Source data =
******

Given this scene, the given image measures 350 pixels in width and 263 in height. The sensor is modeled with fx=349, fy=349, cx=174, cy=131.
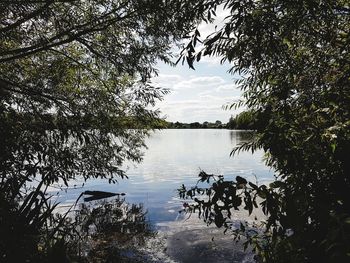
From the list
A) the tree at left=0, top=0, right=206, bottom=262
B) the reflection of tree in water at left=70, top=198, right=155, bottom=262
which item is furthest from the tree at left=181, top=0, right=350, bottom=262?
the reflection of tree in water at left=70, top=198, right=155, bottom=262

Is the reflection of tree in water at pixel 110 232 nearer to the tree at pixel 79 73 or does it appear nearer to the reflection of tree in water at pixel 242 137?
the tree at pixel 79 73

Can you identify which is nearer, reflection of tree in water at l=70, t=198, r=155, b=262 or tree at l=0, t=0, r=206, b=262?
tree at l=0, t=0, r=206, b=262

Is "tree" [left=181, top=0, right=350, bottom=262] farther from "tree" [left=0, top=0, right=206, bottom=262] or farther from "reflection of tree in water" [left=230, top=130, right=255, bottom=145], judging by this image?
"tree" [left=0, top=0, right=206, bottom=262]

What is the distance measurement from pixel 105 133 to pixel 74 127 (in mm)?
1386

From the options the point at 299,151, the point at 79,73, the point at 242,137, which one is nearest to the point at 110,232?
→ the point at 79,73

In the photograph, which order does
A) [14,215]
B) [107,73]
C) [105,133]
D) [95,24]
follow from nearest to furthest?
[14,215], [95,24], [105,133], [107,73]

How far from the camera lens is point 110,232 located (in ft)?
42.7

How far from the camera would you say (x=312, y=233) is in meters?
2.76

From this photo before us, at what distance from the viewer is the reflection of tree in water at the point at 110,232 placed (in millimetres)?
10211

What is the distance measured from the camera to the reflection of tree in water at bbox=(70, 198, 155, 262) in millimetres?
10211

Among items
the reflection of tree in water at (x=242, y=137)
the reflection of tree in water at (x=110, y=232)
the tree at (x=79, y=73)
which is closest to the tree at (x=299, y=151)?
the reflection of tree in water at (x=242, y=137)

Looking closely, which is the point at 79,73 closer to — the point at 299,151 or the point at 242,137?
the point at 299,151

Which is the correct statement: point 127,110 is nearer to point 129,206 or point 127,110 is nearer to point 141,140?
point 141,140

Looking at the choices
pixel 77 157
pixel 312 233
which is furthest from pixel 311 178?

******

WRITTEN PROBLEM = Please retype every line of the records above word for word, leaving the pictures out of your answer.

RESULT OF THIS TASK =
Given this scene, the given image measures 350 pixels in width and 263 in height. The sensor is modeled with fx=349, fy=349, cx=174, cy=131.
From the list
A) the tree at left=0, top=0, right=206, bottom=262
B) the reflection of tree in water at left=70, top=198, right=155, bottom=262
which item is furthest from the tree at left=181, top=0, right=350, bottom=262?
the reflection of tree in water at left=70, top=198, right=155, bottom=262

Is the reflection of tree in water at pixel 110 232 nearer to the tree at pixel 79 73 or does it appear nearer to the reflection of tree in water at pixel 242 137?
the tree at pixel 79 73

Can you identify which is nearer, reflection of tree in water at l=70, t=198, r=155, b=262 or tree at l=0, t=0, r=206, b=262?
tree at l=0, t=0, r=206, b=262

Is "tree" [left=181, top=0, right=350, bottom=262] farther from "tree" [left=0, top=0, right=206, bottom=262] or farther from "reflection of tree in water" [left=230, top=130, right=255, bottom=145], judging by this image?
"tree" [left=0, top=0, right=206, bottom=262]

What is the distance measurement from pixel 105 133 to pixel 74 127 (in mm)?
1386

From the options the point at 299,151, the point at 79,73, the point at 242,137, which one is nearest to the point at 110,232?
→ the point at 79,73

In the photograph, which order does
A) [14,215]
B) [107,73]
C) [105,133]
D) [95,24]
follow from nearest to furthest?
[14,215], [95,24], [105,133], [107,73]

How far from the camera lens is point 110,232 located (in ft)?
42.7

How far from the camera would you say (x=312, y=233) is in meters?
2.76

From this photo before us, at what distance from the viewer is the reflection of tree in water at the point at 110,232 placed (in millimetres)?
10211

What is the distance measured from the camera to the reflection of tree in water at bbox=(70, 198, 155, 262) in millimetres?
10211

Among items
the reflection of tree in water at (x=242, y=137)
the reflection of tree in water at (x=110, y=232)
the tree at (x=79, y=73)
which is closest to the tree at (x=299, y=151)?
the reflection of tree in water at (x=242, y=137)

Looking closely, which is the point at 79,73 closer to — the point at 299,151 or the point at 242,137?
the point at 299,151

Which is the correct statement: point 127,110 is nearer to point 129,206 or point 127,110 is nearer to point 141,140?
point 141,140

Looking at the choices
pixel 77 157
pixel 312 233
which is furthest from pixel 311 178?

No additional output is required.